Science Fantasy

The deliberate blend: dying earths, dragon-riders with genetics, magic that might be technology and vice versa.

The authors (8)

Edgar Rice Burroughs

1875–1950 · American · Planetary Romance, Science Fantasy

The father of planetary romance.

Frank Herbert

1920–1986 · American · Space Opera, Social SF, Science Fantasy

Dune is the genre's Lord of the Rings: the proof that science fiction could carry ecology, theology and dynastic politics at epic scale.

Anne McCaffrey

1926–2011 · American-Irish · Science Fantasy, Planetary Romance, Space Opera

The bridge between SF and fantasy readerships and the genre's great gateway author for young readers — particularly girls, whom the field had largely ignored.

Andre Norton

1912–2005 · American · Science Fantasy, Planetary Romance, Portal Fantasy

Quietly one of the most influential figures in the field: she trained the readership.

Robert Silverberg

b. 1935 · American · New Wave SF, Literary SF, Science Fantasy

The field's great professional, whose 1970s novels proved commercial SF writers could retool into literary ones.

Jack Vance

1916–2013 · American · Science Fantasy, Planetary Romance, Space Opera

The genre's supreme stylist and a double founder: of the Dying Earth subgenre (Wolfe's Book of the New Sun is its godchild) and of anthropological planetary adventure.

Gene Wolfe

1931–2019 · American · Science Fantasy, Literary SF, Dark Fantasy

The genre's most acclaimed pure writer: the standard demonstration that SF can sustain — and reward — the closest reading literature allows.

Roger Zelazny

1937–1995 · American · New Wave SF, Science Fantasy, Mythic Fantasy

The New Wave's mythographer, who fused literary technique with pulp velocity and made it look effortless.

Essential books, oldest first (16)

The Gods of Mars

Edgar Rice Burroughs · 1913

Widely rated the best Barsoom novel, and a startlingly savage satire of organised religion for 1913 pulp fiction.

At the Earth's Core

Edgar Rice Burroughs · 1914

The keystone hollow-earth adventure, launching a seven-book series (Tarzan eventually visits).

**Brief A**:
In the science fantasy page, copy the passage from "1931–2019 · American" to "reading literature allows.", swapping "reading" for "study".
**Brief B**:
Which authors on the science fantasy page were born in the 1920s or 1930s?
The listing from here on comes from a separate source.

**Records**:
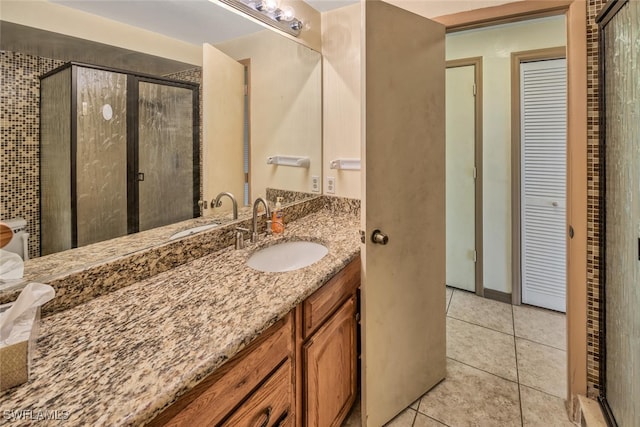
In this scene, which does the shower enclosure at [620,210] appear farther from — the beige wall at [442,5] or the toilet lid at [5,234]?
the toilet lid at [5,234]

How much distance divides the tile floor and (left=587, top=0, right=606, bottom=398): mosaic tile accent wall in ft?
0.87

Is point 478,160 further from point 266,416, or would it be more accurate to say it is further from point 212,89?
point 266,416

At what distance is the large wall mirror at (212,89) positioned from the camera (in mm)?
812

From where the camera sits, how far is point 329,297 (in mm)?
1238

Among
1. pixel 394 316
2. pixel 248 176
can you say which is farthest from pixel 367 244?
pixel 248 176

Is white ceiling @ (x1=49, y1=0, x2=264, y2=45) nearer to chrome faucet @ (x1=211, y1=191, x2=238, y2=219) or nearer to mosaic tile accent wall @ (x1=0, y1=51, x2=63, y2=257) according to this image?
mosaic tile accent wall @ (x1=0, y1=51, x2=63, y2=257)

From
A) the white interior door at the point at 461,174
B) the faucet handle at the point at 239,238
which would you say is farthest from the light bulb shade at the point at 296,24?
the white interior door at the point at 461,174

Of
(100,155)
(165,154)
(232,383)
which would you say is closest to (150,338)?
(232,383)

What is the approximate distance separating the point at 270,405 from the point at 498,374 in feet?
5.02

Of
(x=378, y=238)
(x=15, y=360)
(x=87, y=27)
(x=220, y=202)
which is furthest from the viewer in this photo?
(x=220, y=202)

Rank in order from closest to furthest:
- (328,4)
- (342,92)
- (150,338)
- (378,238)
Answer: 1. (150,338)
2. (378,238)
3. (328,4)
4. (342,92)

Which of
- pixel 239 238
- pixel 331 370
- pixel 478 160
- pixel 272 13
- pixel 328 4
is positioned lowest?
pixel 331 370

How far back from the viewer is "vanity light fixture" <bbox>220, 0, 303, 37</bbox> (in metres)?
1.56

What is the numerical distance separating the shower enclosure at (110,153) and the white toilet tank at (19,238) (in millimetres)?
38
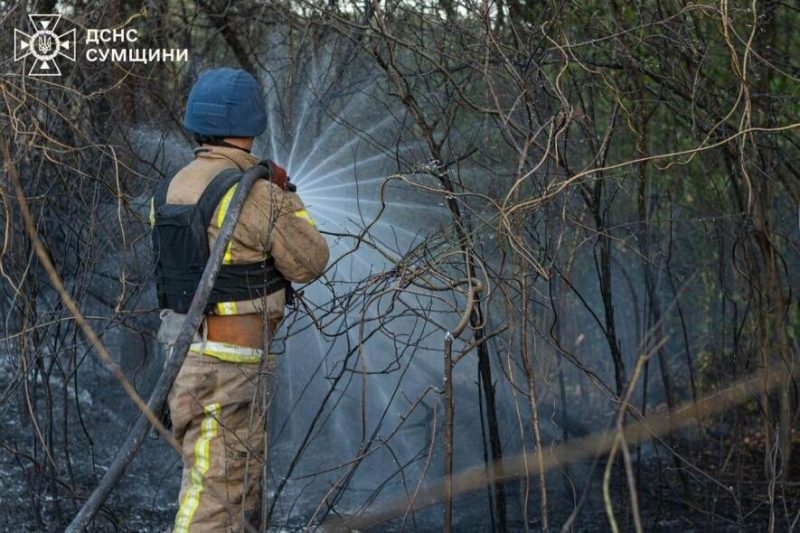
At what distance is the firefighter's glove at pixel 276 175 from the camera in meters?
3.79

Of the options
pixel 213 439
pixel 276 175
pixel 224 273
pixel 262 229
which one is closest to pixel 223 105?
pixel 276 175

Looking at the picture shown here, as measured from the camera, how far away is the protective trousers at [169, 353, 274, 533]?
3793 millimetres

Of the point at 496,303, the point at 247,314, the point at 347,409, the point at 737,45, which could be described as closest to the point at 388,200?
the point at 496,303

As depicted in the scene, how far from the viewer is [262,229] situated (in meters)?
3.76

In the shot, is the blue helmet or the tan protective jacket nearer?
the tan protective jacket

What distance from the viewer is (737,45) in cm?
501

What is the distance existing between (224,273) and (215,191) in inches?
11.0

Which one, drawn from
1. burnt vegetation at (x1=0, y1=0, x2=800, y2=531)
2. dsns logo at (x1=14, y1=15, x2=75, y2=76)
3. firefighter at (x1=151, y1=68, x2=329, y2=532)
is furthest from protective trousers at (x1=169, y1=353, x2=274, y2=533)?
dsns logo at (x1=14, y1=15, x2=75, y2=76)

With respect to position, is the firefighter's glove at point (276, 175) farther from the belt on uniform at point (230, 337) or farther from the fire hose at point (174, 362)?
the belt on uniform at point (230, 337)

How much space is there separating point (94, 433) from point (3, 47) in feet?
7.81

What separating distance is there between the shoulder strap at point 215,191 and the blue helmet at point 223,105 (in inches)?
7.6

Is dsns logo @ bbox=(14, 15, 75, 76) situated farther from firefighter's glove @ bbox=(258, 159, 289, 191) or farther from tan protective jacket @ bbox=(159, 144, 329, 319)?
firefighter's glove @ bbox=(258, 159, 289, 191)

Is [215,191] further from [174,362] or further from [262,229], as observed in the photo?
[174,362]

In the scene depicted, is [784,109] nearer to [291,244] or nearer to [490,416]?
[490,416]
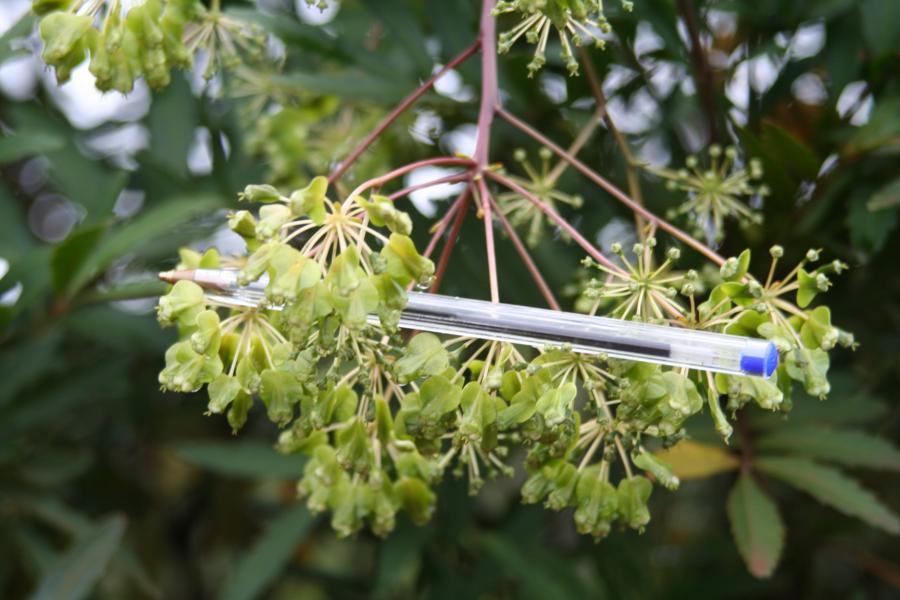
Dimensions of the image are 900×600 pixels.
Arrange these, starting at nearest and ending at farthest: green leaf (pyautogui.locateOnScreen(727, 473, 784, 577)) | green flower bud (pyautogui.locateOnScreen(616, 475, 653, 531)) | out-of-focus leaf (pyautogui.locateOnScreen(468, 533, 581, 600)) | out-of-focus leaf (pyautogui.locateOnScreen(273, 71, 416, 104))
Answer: green flower bud (pyautogui.locateOnScreen(616, 475, 653, 531)) → green leaf (pyautogui.locateOnScreen(727, 473, 784, 577)) → out-of-focus leaf (pyautogui.locateOnScreen(273, 71, 416, 104)) → out-of-focus leaf (pyautogui.locateOnScreen(468, 533, 581, 600))

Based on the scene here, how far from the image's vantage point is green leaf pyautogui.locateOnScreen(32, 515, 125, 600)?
114cm

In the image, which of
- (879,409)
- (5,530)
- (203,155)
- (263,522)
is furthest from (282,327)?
(263,522)

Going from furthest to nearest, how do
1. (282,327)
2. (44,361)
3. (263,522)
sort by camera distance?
(263,522) → (44,361) → (282,327)

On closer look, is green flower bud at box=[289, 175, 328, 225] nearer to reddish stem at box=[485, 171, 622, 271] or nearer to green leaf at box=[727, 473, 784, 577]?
reddish stem at box=[485, 171, 622, 271]

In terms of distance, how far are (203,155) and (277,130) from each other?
426mm

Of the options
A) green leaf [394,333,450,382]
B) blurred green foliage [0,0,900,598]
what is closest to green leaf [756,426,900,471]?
blurred green foliage [0,0,900,598]

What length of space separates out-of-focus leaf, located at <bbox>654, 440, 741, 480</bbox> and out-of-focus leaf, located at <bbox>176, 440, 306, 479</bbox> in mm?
536

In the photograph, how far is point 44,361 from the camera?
1.28 meters

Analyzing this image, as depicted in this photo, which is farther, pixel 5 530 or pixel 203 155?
pixel 203 155

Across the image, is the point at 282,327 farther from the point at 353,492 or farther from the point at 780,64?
the point at 780,64

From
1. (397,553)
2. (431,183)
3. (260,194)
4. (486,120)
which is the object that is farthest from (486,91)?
(397,553)

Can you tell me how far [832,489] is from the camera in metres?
0.98

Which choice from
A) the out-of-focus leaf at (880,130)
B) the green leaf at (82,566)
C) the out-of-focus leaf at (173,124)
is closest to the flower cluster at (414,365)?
the out-of-focus leaf at (880,130)

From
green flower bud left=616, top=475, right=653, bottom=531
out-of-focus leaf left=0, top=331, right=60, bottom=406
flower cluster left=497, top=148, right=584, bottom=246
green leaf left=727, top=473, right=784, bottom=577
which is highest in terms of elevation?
flower cluster left=497, top=148, right=584, bottom=246
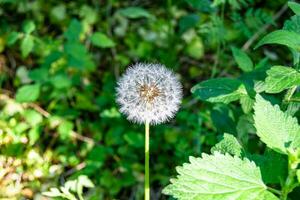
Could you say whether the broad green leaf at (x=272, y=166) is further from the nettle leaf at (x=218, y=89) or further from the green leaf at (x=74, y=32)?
the green leaf at (x=74, y=32)

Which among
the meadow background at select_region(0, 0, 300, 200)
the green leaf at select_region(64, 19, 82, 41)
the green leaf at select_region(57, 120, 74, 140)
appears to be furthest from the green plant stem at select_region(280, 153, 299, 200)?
the green leaf at select_region(64, 19, 82, 41)

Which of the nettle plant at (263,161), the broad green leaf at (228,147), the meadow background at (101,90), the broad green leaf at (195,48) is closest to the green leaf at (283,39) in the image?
the nettle plant at (263,161)

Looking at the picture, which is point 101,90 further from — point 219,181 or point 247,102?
point 219,181

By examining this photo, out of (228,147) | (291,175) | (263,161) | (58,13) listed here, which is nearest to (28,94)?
(58,13)

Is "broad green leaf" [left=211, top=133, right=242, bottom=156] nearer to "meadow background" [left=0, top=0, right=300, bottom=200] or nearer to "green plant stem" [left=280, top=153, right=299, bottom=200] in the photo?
"green plant stem" [left=280, top=153, right=299, bottom=200]

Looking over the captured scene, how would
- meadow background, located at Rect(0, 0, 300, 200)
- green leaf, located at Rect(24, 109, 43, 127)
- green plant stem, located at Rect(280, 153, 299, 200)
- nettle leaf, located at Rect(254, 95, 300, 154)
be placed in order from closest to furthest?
green plant stem, located at Rect(280, 153, 299, 200) < nettle leaf, located at Rect(254, 95, 300, 154) < meadow background, located at Rect(0, 0, 300, 200) < green leaf, located at Rect(24, 109, 43, 127)

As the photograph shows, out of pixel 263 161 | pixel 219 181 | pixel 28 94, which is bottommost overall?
pixel 219 181
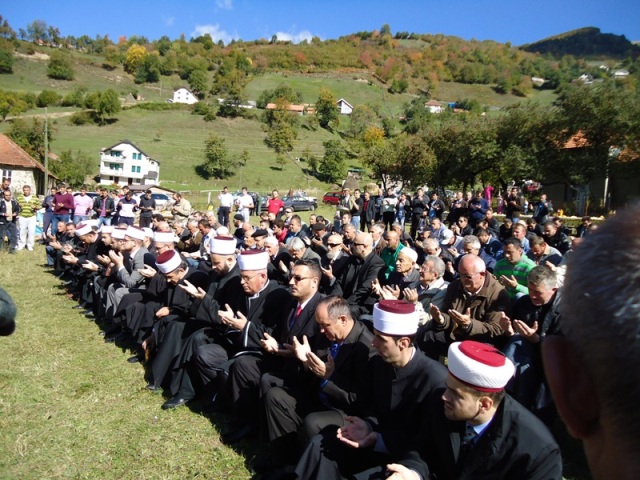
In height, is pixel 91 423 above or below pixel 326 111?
below

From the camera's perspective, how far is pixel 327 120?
11044cm

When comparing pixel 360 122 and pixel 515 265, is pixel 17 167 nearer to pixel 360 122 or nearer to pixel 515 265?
pixel 515 265

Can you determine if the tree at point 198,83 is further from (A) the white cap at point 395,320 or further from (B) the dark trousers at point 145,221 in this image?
(A) the white cap at point 395,320

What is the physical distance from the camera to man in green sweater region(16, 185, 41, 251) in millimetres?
13438

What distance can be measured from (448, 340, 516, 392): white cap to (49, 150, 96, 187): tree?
5832 cm

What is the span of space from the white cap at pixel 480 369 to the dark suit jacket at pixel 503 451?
190mm

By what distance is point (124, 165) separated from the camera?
65.1 m

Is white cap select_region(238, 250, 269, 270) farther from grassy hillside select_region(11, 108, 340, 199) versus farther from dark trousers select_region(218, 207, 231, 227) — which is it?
grassy hillside select_region(11, 108, 340, 199)

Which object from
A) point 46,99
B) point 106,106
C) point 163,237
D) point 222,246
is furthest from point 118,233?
point 46,99

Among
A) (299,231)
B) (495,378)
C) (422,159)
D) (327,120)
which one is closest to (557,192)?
(422,159)

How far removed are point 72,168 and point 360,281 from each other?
57.4m

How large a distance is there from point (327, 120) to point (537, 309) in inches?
4315

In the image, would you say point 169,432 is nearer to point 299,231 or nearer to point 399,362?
point 399,362

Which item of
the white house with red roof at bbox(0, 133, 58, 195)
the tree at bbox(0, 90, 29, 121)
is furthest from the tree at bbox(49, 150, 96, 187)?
the tree at bbox(0, 90, 29, 121)
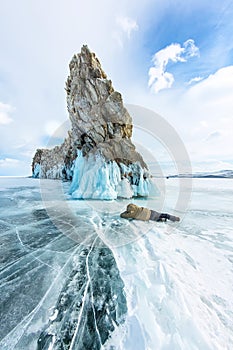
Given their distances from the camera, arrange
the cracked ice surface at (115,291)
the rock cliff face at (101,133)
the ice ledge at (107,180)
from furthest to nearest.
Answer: the rock cliff face at (101,133) → the ice ledge at (107,180) → the cracked ice surface at (115,291)

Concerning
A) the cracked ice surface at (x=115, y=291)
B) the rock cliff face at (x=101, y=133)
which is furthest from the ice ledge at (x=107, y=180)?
the cracked ice surface at (x=115, y=291)

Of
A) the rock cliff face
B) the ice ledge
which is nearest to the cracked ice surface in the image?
the ice ledge

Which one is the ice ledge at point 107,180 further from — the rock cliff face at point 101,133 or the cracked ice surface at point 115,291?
the cracked ice surface at point 115,291

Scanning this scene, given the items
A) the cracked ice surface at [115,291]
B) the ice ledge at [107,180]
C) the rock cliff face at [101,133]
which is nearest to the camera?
the cracked ice surface at [115,291]

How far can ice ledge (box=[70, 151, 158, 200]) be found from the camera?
41.1 feet

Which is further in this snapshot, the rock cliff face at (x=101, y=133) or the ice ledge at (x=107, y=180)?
the rock cliff face at (x=101, y=133)

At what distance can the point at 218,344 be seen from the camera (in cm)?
174

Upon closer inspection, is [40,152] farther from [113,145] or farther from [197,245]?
[197,245]

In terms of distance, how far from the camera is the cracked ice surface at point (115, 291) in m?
1.85

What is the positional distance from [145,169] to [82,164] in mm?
6986

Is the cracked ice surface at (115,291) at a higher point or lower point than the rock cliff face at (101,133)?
lower

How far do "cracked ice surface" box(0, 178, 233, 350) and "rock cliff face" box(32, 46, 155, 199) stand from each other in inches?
341

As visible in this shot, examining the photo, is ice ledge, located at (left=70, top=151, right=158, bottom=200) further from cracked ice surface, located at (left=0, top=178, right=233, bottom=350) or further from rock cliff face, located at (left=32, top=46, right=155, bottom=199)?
cracked ice surface, located at (left=0, top=178, right=233, bottom=350)

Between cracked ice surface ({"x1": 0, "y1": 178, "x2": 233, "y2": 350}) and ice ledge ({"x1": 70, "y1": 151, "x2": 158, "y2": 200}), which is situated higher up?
ice ledge ({"x1": 70, "y1": 151, "x2": 158, "y2": 200})
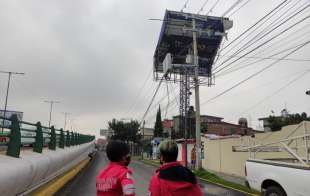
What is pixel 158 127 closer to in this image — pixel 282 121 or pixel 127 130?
pixel 127 130

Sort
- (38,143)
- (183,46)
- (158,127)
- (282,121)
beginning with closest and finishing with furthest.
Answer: (38,143)
(183,46)
(282,121)
(158,127)

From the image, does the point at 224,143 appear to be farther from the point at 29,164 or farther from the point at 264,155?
the point at 29,164

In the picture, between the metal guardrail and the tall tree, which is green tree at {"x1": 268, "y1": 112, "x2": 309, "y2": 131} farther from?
the metal guardrail

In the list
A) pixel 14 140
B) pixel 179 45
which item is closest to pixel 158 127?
pixel 179 45

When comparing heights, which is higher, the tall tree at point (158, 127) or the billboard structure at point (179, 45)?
the billboard structure at point (179, 45)

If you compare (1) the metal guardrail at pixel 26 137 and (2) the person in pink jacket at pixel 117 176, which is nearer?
(2) the person in pink jacket at pixel 117 176

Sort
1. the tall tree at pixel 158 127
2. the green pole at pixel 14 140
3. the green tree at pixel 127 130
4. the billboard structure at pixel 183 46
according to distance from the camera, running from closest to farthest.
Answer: the green pole at pixel 14 140
the billboard structure at pixel 183 46
the tall tree at pixel 158 127
the green tree at pixel 127 130

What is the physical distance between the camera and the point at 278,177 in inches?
328

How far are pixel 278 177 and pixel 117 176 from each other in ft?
19.1

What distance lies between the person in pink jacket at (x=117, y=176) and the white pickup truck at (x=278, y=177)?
A: 5.01 meters

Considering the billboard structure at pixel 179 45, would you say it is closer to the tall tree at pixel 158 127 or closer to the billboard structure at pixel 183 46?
the billboard structure at pixel 183 46

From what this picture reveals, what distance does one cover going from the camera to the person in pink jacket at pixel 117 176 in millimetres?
3424

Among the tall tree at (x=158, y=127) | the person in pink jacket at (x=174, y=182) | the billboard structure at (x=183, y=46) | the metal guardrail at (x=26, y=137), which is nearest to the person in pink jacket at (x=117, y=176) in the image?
the person in pink jacket at (x=174, y=182)

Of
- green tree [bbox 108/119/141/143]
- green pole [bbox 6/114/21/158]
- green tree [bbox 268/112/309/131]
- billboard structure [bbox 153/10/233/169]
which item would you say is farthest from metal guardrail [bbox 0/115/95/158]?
green tree [bbox 108/119/141/143]
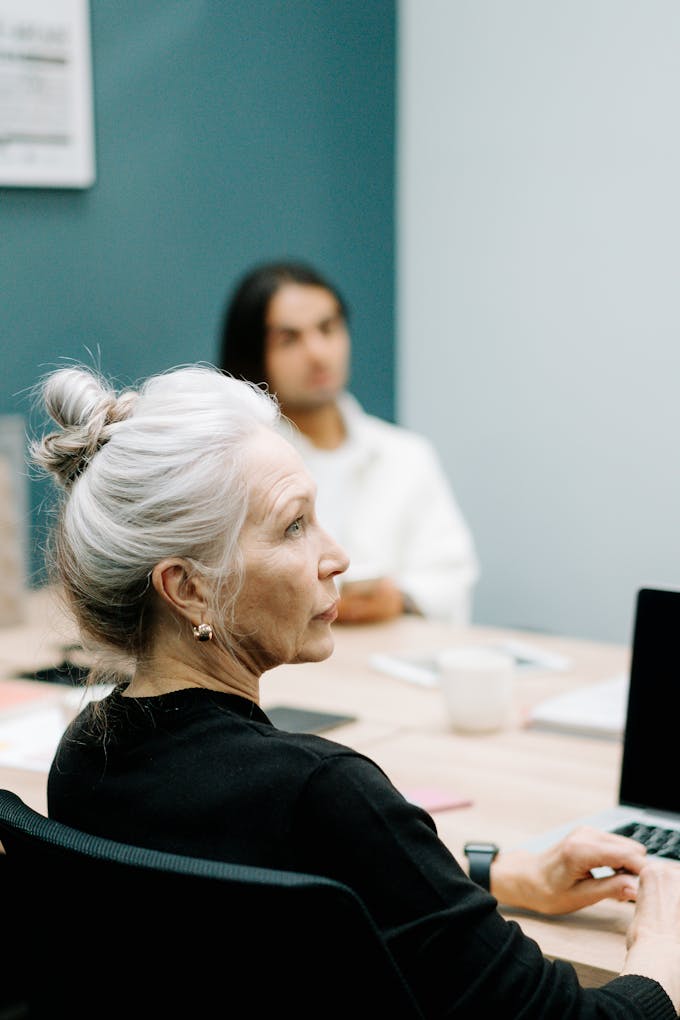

**Final answer A**:
1931–2019 · American · Science Fantasy, Literary SF, Dark Fantasy

The genre's most acclaimed pure writer: the standard demonstration that SF can sustain — and reward — the closest study literature allows.

**Final answer B**:
Frank Herbert, Anne McCaffrey, Robert Silverberg, Gene Wolfe, Roger Zelazny